Genesi 17,1.9-10.15-22 e Matteo 8,1-4
Da Abram ad Abramo ... da Sarai a Sara

"Io stabilirò la mia Alleanza con lui come Alleanza perenne, per essere il Dio suo e della sua discendenza dopo di lui". Un patto che per Yhwh esprime il suo compromettersi con la storia di Abram. Ciò che ci sfugge realmente è quanto l'alleanza implica un coinvolgimento di Dio non solo a parole, ma nella vita e si incarna nell'umanità. Sembra quasi che il contenuto dell'Alleanza sia come un patto di sangue... quasi una realtà sacramentale che rinnova la nostra umanità.
Ciò che è Alleanza nell'antico Testamento, diviene Incarnazione nel Compimento del Nuovo e Pentecoste nella realtà umana attuale. L'alleanza è perenne; è manifestata nella carne a partire dalla generazione del Figlio della Promessa, alla circoncisione preludio dell'incarnazione; è novità esistenziale: il nome che ci manifesta e rappresenta è portato a compimento come realtà nuova; è benedizione per sempre: Dio si prende cura di noi.  

giovedì 25 giugno 2015

Genesi 16,1-12.15-16 e Matteo 7,21-29
Promessa e carne

La Promessa di Dio fatta ad Abram su quale piano si colloca? Sul piano dell'impegno di Dio, della fedeltà, della giustizia? Credo che si debba andare ben oltre. Tutte queste categorie custodiscono una promessa nella relazione; la promessa di Dio va oltre, essa è custodita nella carne. La carne dice non solo la nostra materia ma anche la nostra natura umana! Nella vicenda di Abram, di Sarai, di Agar e Ismaele, vediamo come la promessa della discendenza risuona non solo nelle relazioni, ma si rivela nell'espressione della carne: i figli.
Questa condizione è stupenda perché anticipa quella grazia immensa e straordinaria che è l'incarnazione del Figlio di Dio. La carne è cardine della salvezza, di cui la Promessa ne è anticipo e manifestazione. Tutto questo ci parla della sacralità dell'uomo nella sua pienezza, ma anche della sacralità della carne espressione dell'atto creativo e di amore del Padre.

mercoledì 24 giugno 2015

Isaia 49,1-6 / Salmo 138 / Atti 13,22-26 / Luca 1,57.66-80
"Giovanni è il suo nome"


Il nome significa " Dio ha avuto misericordia" ovvero "dono del Signore", un dono lungamente atteso e che quindi apre al compimento di una speranza: la vita legata alla posterità, alla discendenza.
In questo senso la storia di Zaccaria ed Elisabetta ripercorre le vicende antiche del popolo di Israele e mette in evidenza la concretezza delle parole di Isaia: "Mio servo tu sei, Israele, sul quale manifesterò la mia gloria". Io ho risposto: "Invano ho faticato, per nulla e invano ho consumato le mie forze.

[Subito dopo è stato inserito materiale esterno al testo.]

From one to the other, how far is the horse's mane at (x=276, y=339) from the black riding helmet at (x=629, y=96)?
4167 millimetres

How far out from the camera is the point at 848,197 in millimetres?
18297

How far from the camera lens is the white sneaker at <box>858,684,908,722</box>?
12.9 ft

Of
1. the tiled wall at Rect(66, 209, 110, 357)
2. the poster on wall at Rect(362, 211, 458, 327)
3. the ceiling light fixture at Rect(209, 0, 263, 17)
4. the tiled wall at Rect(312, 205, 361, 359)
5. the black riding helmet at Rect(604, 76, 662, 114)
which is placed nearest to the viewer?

Ma, certo, il mio diritto è presso il Signore, la mia ricompensa presso il mio Dio". Anche la storia del Battista si intreccia con la manifestazione gloriosa di Yhwh (Dio); una manifestazione gloriosa che significa realtà della presenza (Shekhinah). Nel dono che è il bambino, Giovanni, si rende evidente ciò che Yhwh dice di se stesso (io sono misericordioso e pietoso, lento all'ora e grande nell'amore) ma anche la sua stessa tensione rispetto all'uomo,a ciascuno di noi (misericordia infinita, Dio arde di misericordia per ciascuno di noi).
Il precursore non è quindi solo un araldo che precede il messia, ma anche chi ci fa pregustare la misericordia del padre. Nei tratti duri e severi del Battista, la gloria si nasconde per essere compresa come misericordia: "Giovanni aveva preparato la sua venuta predicando un battesimo di penitenza a tutto il popolo d'Israele". Il battesimo di penitenza ... perché  non l'immersione nell'amore misericordioso?